● Text passage:
☆ ☆ ☆ ☆
But, the purple wristband did mean I could get my CD signed. I have wanted an autograph for 10 years. Paying, and leaving, my friend and I walked around Chinatown, and got a nice lunch and bubble tea, until I went back up town. We discussed such things as Role playing, whether love is merely biological, or if there's something more to it, our opinions on our friends' selected significant others, what we should do for Halloween, and, of course, Harry Potter.
Before we went our separate ways, she asked me about what I wanted them to write on my CD. I gave it a few moments thought and realized that, while it was highly unlikely I'd be able to get my CD personalized, since there were going to be a lot of people there, I'd want them to personalize it with either "Jillers" "Keep on Keepin' on" various references to me being awesome, or else have them write something like "U R liek TTLY G8" or something else stupid like that.
I took my position at the end of the line - around the corner and by a small restaurant called "Le Marais Rotisserie" which reminded me of some of the small cafe's I'd seen in France. I went over to look at the menu, noted the prices as being something I'd expect from a Midtown "Trying to French" restaurant.
I waited online for about 5 hours, writing 19 pages worth of story, and found myself thinking "I should tell than 'thank you' since this has been like my most prolific day in writing history."
There was an odd dream-like feel about the whole thing. I tried to get a picture of the band, though I was less interested in that than a random water bottle I found, and subsequently kept. It was empty, which meant, as someone who is cheap and hasn't gotten to start their new job yet, I could stop at a water fountain and have free water (which actually tastes better than pricey bottled water). Soon, I became disinterested in getting a picture of Hanson, and more intent on getting cool pictures of the crowd there. The huge crowd interested me because, even though I'm a Hanson fan, I assume that there's only about 20 of us in any given area. I didn't realize, cynically so, that they still drew a huge crowd.
I kept my iPod on through the whole line process, the girls behind me were crying and shaking and screaming. The people in front of me were a rather lovely-dovey couple that I preferred to not here, and I just, generally, don't deal well in spaces occupied by thousands of people. Had I been there to see the show, I'd have coped better, but I know my limitations, which involve me not taking very well to people surrounding me, and me not being able to escape. It's some sort of phobia. I'm pretty sure it falls somewhere under the heading of Agoraphobia. Thankfully I don't get panic attacks. If I'm not in a crowded public setting where I'm in the midst of a crow with someone I know, I tend to space out. All logical thought goes from my head, and I notice things that aren't the people around me. My breathing also changes. Not in a big hyperventilating type way, just a small, subtle "I'm breathing faster" type way. I also tend to start to sweat. I don't know if that's due to the fear, or because with so many people jammed into one space, air conditioning or not, it's going to get really hot.
Besides my very slight phobia, I also hadn't slept in over 24 hours, nor had I eaten in about 10 hours. I was grumpy. I noticed a lot of people had their CDs out, or he booklets in the case out to a certain page. I had wanted each one to sign one place each - one on the back of the CD front case - so that I'd see it, all backwards, and through the cover, one on a page in the booklet, randomly opened, and one on the CD itself. I had a really good reason for that, but it seemed like I wouldn't be able to get that. And the body guard was saying how they'd only sign one thing, and wouldn't personalize anything. I fumbled through the booklet for the spot that was best for three autographs that I had seen other people open up to - the center picture of all three of them spread across two pages. I stowed my writing book in my pants - the way that I do, with one cover, literally, down the front of my pants, and the other one hanging outside. I fumbled with the book until I was up there, and, of course, didn't say anything.
☆ ☆ ☆ ☆
● Listed entries:
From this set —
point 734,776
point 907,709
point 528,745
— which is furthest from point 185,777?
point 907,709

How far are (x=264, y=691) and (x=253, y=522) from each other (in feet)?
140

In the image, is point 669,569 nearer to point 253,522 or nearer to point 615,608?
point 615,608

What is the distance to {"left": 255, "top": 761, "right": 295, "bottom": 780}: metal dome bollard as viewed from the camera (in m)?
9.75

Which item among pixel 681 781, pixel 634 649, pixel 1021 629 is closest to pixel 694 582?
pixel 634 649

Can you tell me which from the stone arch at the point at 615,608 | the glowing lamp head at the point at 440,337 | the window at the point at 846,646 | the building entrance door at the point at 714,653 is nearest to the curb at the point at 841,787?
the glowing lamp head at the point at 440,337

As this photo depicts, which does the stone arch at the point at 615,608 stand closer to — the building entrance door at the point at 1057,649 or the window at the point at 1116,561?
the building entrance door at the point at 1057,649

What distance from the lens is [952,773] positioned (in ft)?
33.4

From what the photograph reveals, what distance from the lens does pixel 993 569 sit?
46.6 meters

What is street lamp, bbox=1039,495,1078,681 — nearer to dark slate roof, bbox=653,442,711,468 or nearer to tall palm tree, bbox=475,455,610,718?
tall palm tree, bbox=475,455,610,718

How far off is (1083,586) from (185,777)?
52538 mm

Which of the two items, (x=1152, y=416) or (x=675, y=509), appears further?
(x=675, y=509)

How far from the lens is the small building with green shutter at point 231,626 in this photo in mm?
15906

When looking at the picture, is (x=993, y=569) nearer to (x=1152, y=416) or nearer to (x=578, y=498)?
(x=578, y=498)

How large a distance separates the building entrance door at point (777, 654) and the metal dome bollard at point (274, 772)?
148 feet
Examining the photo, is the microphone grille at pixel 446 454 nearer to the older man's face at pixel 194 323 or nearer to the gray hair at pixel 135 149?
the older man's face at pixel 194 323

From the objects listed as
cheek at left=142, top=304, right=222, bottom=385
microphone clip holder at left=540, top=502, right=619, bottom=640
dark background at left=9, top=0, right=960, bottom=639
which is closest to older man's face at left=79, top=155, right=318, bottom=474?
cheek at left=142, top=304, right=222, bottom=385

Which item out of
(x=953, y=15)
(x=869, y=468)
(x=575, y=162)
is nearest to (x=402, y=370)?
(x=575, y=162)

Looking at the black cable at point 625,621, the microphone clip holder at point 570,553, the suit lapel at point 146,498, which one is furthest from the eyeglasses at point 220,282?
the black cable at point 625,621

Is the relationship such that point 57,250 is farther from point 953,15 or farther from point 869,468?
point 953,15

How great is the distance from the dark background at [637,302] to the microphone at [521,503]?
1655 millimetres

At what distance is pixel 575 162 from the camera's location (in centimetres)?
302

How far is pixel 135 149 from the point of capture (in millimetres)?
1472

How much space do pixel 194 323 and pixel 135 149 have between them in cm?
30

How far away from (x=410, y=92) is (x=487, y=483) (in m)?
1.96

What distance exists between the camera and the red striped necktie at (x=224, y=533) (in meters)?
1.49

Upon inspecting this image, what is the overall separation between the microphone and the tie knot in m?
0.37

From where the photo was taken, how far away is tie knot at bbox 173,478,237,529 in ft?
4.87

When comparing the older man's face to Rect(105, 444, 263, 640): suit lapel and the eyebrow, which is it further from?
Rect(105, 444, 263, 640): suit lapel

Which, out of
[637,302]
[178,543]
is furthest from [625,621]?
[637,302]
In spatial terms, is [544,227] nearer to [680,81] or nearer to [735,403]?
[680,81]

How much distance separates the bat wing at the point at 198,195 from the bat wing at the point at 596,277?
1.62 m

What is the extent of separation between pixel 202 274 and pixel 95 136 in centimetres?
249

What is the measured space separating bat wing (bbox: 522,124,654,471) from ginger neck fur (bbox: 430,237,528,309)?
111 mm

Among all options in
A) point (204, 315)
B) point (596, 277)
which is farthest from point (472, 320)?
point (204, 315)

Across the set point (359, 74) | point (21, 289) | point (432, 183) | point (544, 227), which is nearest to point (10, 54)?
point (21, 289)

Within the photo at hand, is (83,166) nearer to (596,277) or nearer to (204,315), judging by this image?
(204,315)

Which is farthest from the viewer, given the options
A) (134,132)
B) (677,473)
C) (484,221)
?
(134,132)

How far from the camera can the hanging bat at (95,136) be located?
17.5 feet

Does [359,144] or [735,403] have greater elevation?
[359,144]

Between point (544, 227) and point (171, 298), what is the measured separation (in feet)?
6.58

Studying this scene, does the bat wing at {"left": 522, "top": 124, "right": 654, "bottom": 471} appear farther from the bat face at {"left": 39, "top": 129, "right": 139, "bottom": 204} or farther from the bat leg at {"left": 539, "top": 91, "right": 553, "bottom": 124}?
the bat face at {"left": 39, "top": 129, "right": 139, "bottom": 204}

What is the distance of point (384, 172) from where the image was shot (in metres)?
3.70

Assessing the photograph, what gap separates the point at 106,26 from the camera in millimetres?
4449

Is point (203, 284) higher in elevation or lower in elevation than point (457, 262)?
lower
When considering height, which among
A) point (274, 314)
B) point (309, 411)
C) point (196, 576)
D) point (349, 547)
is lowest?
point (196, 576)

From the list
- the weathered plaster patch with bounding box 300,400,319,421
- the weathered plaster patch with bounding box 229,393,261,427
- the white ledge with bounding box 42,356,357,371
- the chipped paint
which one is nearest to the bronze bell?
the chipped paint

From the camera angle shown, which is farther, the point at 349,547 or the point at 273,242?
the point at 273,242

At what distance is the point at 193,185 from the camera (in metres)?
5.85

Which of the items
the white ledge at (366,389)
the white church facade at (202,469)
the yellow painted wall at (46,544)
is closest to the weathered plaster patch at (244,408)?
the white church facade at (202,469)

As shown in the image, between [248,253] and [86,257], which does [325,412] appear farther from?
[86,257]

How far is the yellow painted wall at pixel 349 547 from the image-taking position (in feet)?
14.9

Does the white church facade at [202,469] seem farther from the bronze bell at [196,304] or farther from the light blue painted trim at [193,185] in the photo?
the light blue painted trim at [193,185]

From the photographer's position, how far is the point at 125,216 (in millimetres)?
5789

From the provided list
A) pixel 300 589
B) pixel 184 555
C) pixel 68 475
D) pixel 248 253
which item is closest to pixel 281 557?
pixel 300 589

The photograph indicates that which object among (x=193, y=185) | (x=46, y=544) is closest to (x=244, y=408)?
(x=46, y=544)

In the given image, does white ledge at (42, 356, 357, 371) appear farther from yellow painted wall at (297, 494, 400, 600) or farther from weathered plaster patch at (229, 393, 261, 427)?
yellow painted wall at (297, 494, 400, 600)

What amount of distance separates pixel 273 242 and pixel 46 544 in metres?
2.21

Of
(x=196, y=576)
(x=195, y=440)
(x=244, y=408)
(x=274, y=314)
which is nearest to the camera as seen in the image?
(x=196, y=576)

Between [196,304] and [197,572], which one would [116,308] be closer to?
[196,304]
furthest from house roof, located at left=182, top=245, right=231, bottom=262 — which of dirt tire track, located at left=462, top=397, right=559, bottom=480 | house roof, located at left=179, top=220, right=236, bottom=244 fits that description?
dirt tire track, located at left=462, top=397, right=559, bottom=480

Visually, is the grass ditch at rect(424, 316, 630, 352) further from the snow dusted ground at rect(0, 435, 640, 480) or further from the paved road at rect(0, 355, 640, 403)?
☆ ☆ ☆ ☆
● Study questions:
**A.** Answer each question from the account of the autograph signing.
(i) For how many years had the writer wanted an autograph?
(ii) What was the name of the restaurant near the writer's spot at the end of the line?
(iii) How many pages of story did the writer produce while waiting?
**B.** List every topic that the account of the autograph signing says the writer and the friend discussed in Chinatown.
The entries are not needed for anything here.

● Answers for each item:
**A.**
(i) 10 years
(ii) Le Marais Rotisserie
(iii) 19 pages

**B.**
- Role playing
- Whether love is merely biological or something more
- Their opinions on their friends' selected significant others
- What they should do for Halloween
- Harry Potter